Dividing an integer number $k$ by $2^n$ (i.e., computing $\lfloor k/(2^n)\rfloor$) is easy: it is just equivalent to bitshifting $k$ by $n$ binary places, therefore removing the last $n$ binary digits and then shifting the remaining digits down by $n$ digits.
Same thing goes for modulo operations: if I want to compute $(k)_{mod\, 2^n}$ I just need to take the $n$ least significant digits of $k$ and I am done.
I was wondering if there is a reasonably simple way to do the same thing, but with $2^n-1$. Be $k$ an integer number, represented in binary format, is it possible to compute $\lfloor k / (2^n-1)\rfloor$ and $(k)_{mod\,2^n-1}$ without having to go through the whole division process?
Calculating $(k)_{\bmod(2^n-1)}$ is easy: Just split the number in blocks of length $n$ bits, remove all those block that consist of all $1$ bits, and add up the rest. Repeat until only one block is left. If that block consists of only $1$ bits, replace it by $0$.
Example:
$(163)_{\bmod (2^2-1)} = (10100011_2)_{\bmod 3}$.
Split into pairs of bits: $10,10,00,11$.
Remove the pairs of all $1$ bits, and add up the rest: $10_2 + 10_2 + 00_2 = 100_2$
That's more than 2 digits, so repeat: $100_2 \rightarrow 01,00 \rightarrow 1_2$
Now you arrived at a number of not more than 2 digits. Since it doesn't consist of all $1$ (as 2-digit number it's $01$), you don't replace it by $0$.

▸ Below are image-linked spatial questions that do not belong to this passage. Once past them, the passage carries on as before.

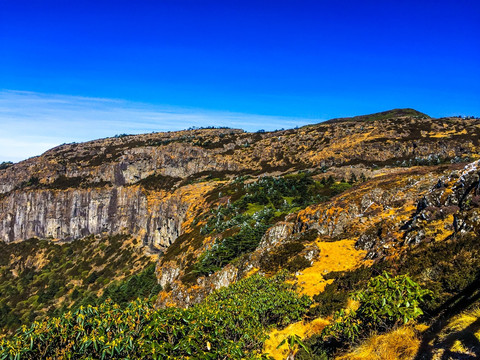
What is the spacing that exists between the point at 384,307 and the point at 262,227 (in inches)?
1058

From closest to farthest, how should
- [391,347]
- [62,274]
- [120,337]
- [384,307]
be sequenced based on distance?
[120,337] < [391,347] < [384,307] < [62,274]

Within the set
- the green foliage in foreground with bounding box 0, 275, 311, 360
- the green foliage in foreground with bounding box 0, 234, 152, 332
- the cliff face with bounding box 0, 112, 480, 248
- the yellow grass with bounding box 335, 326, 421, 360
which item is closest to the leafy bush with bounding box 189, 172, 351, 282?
the yellow grass with bounding box 335, 326, 421, 360

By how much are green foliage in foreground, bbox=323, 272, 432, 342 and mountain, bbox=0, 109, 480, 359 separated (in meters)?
0.11

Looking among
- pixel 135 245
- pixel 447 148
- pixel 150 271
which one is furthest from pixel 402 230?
pixel 135 245

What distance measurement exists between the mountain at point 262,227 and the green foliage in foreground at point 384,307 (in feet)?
0.36

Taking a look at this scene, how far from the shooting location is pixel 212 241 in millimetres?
38156

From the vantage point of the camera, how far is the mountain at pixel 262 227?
1344 cm

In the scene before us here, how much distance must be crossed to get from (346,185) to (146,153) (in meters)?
88.4

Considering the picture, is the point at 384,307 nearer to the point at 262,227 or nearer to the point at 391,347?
the point at 391,347

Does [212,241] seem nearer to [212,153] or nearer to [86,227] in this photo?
[212,153]

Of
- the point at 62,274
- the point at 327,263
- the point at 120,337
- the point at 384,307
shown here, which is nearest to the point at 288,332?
the point at 384,307

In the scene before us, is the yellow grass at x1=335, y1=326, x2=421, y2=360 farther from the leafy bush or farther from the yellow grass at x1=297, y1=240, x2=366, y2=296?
the leafy bush

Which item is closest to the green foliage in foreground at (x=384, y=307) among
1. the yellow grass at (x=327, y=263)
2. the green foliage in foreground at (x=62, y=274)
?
the yellow grass at (x=327, y=263)

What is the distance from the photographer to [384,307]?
870 cm
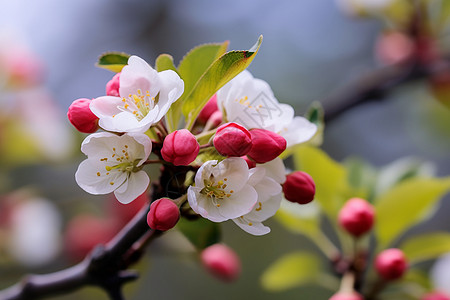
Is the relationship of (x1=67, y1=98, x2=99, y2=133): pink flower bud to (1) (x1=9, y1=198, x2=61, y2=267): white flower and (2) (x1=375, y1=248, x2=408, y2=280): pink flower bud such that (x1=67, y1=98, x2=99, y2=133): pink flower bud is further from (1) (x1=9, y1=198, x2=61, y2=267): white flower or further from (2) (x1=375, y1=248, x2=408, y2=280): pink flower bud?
(1) (x1=9, y1=198, x2=61, y2=267): white flower

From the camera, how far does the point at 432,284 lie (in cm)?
133

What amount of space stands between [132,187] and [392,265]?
0.68m

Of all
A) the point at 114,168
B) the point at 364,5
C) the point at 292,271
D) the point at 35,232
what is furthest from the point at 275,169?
the point at 364,5

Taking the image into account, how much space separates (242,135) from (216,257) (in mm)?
769

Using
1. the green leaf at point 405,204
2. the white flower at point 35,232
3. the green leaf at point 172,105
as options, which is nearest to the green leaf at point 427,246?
the green leaf at point 405,204

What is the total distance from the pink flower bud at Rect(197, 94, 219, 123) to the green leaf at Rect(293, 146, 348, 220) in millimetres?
401

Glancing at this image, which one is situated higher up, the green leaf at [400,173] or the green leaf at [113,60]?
the green leaf at [400,173]

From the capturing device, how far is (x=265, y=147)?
0.77 m

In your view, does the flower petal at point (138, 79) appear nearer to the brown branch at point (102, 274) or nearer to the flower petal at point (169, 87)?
the flower petal at point (169, 87)

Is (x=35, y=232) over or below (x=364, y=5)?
below

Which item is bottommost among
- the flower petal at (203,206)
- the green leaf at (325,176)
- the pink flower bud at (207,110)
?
the flower petal at (203,206)

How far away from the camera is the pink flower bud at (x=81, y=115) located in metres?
0.77

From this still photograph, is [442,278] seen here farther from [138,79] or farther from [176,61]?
[176,61]

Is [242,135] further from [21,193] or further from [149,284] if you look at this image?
[149,284]
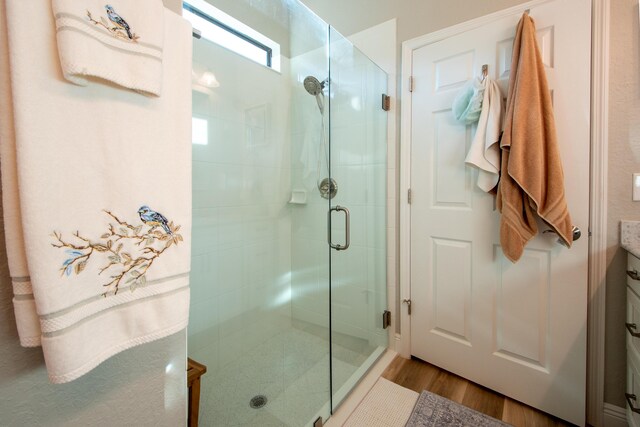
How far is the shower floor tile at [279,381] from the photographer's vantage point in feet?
4.05

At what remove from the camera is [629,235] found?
115 cm

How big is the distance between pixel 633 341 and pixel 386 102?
5.44 ft

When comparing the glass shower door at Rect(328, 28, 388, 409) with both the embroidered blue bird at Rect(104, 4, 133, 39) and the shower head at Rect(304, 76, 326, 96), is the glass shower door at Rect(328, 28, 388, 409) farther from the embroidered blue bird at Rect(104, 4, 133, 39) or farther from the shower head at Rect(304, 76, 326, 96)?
the embroidered blue bird at Rect(104, 4, 133, 39)

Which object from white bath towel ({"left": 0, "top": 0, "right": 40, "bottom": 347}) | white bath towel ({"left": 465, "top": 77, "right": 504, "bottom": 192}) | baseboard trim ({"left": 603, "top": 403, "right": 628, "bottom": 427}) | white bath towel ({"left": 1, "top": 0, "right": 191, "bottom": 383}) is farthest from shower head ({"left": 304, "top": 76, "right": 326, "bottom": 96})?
baseboard trim ({"left": 603, "top": 403, "right": 628, "bottom": 427})

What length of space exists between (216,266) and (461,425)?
1.44 m

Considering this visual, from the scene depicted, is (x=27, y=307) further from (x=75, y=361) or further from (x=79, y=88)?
(x=79, y=88)

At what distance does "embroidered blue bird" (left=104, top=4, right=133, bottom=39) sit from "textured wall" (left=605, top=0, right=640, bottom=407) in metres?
1.76

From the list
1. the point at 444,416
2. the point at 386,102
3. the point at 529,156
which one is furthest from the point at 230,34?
the point at 444,416

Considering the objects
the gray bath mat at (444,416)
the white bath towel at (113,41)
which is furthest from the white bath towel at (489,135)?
the white bath towel at (113,41)

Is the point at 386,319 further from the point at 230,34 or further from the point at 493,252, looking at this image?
the point at 230,34

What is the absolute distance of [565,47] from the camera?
125 cm

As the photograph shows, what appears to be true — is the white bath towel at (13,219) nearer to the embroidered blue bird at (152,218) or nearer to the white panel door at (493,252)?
the embroidered blue bird at (152,218)

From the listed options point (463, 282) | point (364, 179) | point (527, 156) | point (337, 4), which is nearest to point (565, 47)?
point (527, 156)

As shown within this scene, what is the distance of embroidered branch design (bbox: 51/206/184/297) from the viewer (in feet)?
1.47
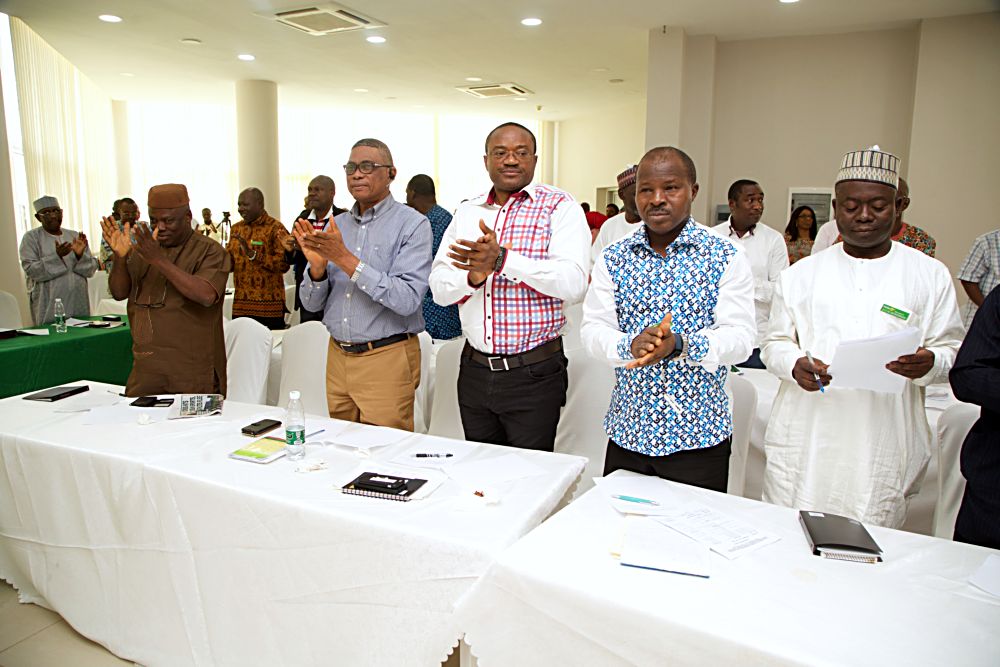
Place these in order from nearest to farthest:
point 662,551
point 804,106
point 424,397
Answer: point 662,551
point 424,397
point 804,106

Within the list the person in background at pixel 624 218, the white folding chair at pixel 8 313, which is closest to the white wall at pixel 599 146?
the person in background at pixel 624 218

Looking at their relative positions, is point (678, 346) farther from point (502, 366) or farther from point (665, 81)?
point (665, 81)

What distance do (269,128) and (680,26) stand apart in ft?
19.9

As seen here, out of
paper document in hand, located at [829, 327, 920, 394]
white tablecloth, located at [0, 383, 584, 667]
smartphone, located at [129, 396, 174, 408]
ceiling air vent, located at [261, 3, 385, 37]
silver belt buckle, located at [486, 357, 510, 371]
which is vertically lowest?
white tablecloth, located at [0, 383, 584, 667]

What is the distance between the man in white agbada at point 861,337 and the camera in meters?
1.92

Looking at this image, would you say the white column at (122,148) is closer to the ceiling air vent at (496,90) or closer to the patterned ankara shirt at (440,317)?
the ceiling air vent at (496,90)

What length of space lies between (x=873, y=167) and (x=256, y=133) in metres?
9.62

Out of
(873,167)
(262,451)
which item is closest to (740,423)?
(873,167)

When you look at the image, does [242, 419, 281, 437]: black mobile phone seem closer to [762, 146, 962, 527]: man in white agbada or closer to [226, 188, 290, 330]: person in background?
[762, 146, 962, 527]: man in white agbada

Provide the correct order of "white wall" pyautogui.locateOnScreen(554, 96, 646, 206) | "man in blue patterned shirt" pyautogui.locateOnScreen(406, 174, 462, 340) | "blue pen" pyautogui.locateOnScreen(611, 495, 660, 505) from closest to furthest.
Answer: "blue pen" pyautogui.locateOnScreen(611, 495, 660, 505) → "man in blue patterned shirt" pyautogui.locateOnScreen(406, 174, 462, 340) → "white wall" pyautogui.locateOnScreen(554, 96, 646, 206)

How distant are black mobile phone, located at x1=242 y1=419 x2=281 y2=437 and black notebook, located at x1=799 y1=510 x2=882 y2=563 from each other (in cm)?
177

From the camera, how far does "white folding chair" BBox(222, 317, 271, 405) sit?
4.05 m

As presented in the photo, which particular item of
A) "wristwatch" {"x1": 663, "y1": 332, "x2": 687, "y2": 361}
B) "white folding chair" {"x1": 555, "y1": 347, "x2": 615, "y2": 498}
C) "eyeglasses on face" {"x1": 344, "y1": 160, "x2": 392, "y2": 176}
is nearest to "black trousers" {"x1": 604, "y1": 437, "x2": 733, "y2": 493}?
"wristwatch" {"x1": 663, "y1": 332, "x2": 687, "y2": 361}

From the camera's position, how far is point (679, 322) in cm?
200
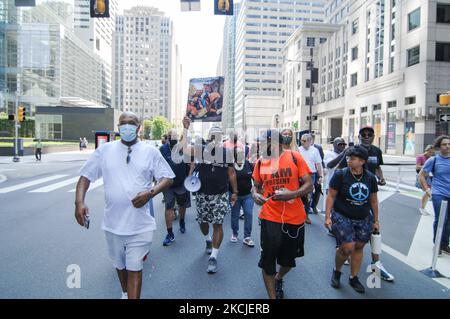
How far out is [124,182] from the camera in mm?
3270

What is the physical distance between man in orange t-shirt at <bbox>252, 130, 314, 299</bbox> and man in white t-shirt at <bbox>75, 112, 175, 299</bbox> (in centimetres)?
122

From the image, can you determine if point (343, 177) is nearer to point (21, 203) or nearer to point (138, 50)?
point (21, 203)

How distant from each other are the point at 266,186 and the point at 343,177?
36.4 inches

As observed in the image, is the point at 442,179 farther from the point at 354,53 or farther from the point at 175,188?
the point at 354,53

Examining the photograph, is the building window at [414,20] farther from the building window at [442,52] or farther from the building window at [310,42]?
the building window at [310,42]

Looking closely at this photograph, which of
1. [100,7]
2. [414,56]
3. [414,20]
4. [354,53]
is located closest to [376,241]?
[100,7]

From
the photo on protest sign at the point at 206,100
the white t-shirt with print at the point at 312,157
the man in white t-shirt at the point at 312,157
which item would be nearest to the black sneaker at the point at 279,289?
the man in white t-shirt at the point at 312,157

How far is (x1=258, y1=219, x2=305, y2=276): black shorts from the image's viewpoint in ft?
12.4

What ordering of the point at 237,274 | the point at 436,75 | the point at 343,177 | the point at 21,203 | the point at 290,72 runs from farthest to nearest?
the point at 290,72 < the point at 436,75 < the point at 21,203 < the point at 237,274 < the point at 343,177

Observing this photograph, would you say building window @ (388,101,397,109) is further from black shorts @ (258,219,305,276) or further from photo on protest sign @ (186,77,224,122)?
black shorts @ (258,219,305,276)

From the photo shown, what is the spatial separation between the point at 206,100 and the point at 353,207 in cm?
508
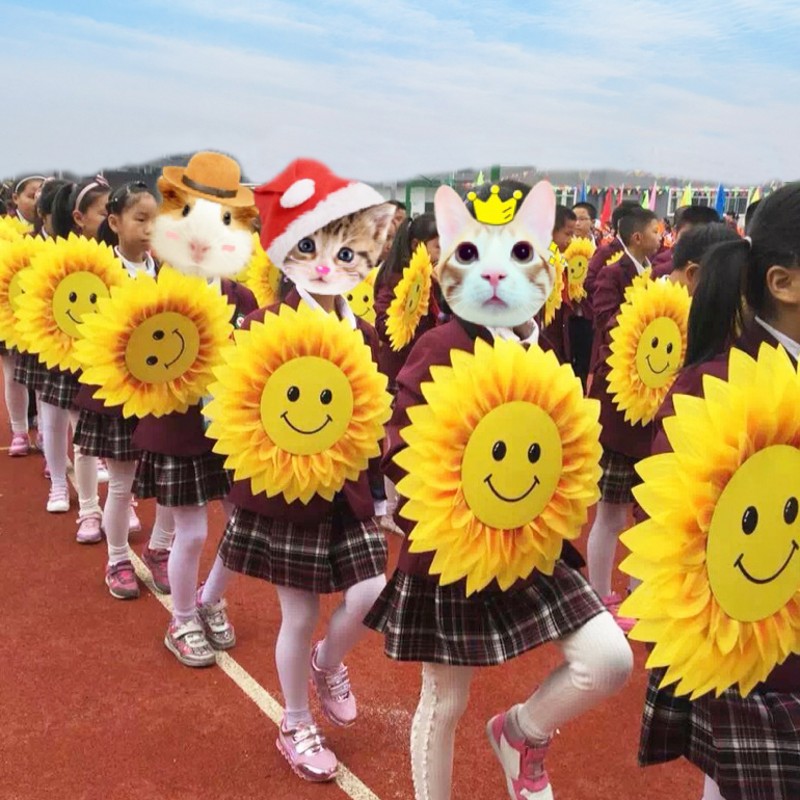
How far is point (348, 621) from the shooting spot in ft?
8.20

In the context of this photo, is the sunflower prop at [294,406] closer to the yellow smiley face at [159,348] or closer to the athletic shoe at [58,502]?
the yellow smiley face at [159,348]

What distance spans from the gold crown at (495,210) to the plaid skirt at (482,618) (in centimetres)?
82

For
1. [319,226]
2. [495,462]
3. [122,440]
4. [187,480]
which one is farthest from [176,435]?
[495,462]

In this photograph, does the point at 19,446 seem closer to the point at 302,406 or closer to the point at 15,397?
the point at 15,397

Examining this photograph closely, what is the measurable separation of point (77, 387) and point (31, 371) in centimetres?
54

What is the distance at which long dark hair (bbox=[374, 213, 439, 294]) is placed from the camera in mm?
4593

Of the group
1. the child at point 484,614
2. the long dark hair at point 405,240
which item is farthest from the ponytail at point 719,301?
the long dark hair at point 405,240

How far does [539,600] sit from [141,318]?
1714mm

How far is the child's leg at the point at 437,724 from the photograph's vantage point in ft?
6.53

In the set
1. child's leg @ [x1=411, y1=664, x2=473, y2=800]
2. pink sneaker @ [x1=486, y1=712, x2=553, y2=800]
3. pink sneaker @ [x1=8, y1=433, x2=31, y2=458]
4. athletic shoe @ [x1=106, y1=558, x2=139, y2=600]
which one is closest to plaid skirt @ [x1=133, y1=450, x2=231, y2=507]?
athletic shoe @ [x1=106, y1=558, x2=139, y2=600]

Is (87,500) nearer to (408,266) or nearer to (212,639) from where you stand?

Thus $(163)_{\bmod (2^2-1)} = 1$. You can easily verify that this is true.
So why does this work? It's actually quite simple: $b = (b-1) + 1$, and therefore $b\equiv 1 \pmod {b-1}$. Therefore if you write a number in base $b$ (and an $n$-digit block is actually a digit in base $2^n$), then you get $k = \sum a_k b^k \equiv \sum a_k 1^k = \sum a_k\pmod {b-1}$. The omitting of all-$1$ blocks makes use of the fact that the all-$1$ block is $2^n-1$, and obviously $b-1\equiv 0\pmod {b-1}$.